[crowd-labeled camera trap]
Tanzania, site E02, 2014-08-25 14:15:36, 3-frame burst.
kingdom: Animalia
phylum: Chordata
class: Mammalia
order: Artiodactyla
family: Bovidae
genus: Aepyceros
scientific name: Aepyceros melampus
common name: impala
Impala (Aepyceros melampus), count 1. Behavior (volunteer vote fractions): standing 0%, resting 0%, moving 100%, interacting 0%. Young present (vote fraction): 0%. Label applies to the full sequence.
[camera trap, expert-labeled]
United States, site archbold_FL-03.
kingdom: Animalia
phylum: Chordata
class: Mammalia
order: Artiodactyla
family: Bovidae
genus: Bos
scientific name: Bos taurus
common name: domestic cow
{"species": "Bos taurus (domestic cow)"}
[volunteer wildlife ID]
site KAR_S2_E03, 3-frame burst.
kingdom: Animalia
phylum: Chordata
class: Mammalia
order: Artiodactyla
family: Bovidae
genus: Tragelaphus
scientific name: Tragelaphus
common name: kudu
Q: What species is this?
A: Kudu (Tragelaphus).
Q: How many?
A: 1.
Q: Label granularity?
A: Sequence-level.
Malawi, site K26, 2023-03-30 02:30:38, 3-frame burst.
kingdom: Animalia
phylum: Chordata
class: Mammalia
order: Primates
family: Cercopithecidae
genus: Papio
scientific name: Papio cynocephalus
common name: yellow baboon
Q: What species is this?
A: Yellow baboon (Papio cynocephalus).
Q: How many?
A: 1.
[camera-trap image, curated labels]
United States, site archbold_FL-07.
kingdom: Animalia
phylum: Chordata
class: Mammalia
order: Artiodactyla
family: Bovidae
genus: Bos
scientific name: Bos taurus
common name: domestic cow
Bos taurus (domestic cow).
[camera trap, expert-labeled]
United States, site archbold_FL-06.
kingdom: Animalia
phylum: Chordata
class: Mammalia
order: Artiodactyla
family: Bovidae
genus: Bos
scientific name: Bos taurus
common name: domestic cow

=====

Instructions for the task:
Copy out all of the records verbatim.

Exercise result:
[crowd-labeled camera trap]
Tanzania, site E02, 2014-08-25 14:15:36, 3-frame burst.
kingdom: Animalia
phylum: Chordata
class: Mammalia
order: Artiodactyla
family: Bovidae
genus: Aepyceros
scientific name: Aepyceros melampus
common name: impala
Impala (Aepyceros melampus), count 1. Behavior (volunteer vote fractions): standing 0%, resting 0%, moving 100%, interacting 0%. Young present (vote fraction): 0%. Label applies to the full sequence.
[camera trap, expert-labeled]
United States, site archbold_FL-03.
kingdom: Animalia
phylum: Chordata
class: Mammalia
order: Artiodactyla
family: Bovidae
genus: Bos
scientific name: Bos taurus
common name: domestic cow
{"species": "Bos taurus (domestic cow)"}
[volunteer wildlife ID]
site KAR_S2_E03, 3-frame burst.
kingdom: Animalia
phylum: Chordata
class: Mammalia
order: Artiodactyla
family: Bovidae
genus: Tragelaphus
scientific name: Tragelaphus
common name: kudu
Q: What species is this?
A: Kudu (Tragelaphus).
Q: How many?
A: 1.
Q: Label granularity?
A: Sequence-level.
Malawi, site K26, 2023-03-30 02:30:38, 3-frame burst.
kingdom: Animalia
phylum: Chordata
class: Mammalia
order: Primates
family: Cercopithecidae
genus: Papio
scientific name: Papio cynocephalus
common name: yellow baboon
Q: What species is this?
A: Yellow baboon (Papio cynocephalus).
Q: How many?
A: 1.
[camera-trap image, curated labels]
United States, site archbold_FL-07.
kingdom: Animalia
phylum: Chordata
class: Mammalia
order: Artiodactyla
family: Bovidae
genus: Bos
scientific name: Bos taurus
common name: domestic cow
Bos taurus (domestic cow).
[camera trap, expert-labeled]
United States, site archbold_FL-06.
kingdom: Animalia
phylum: Chordata
class: Mammalia
order: Artiodactyla
family: Bovidae
genus: Bos
scientific name: Bos taurus
common name: domestic cow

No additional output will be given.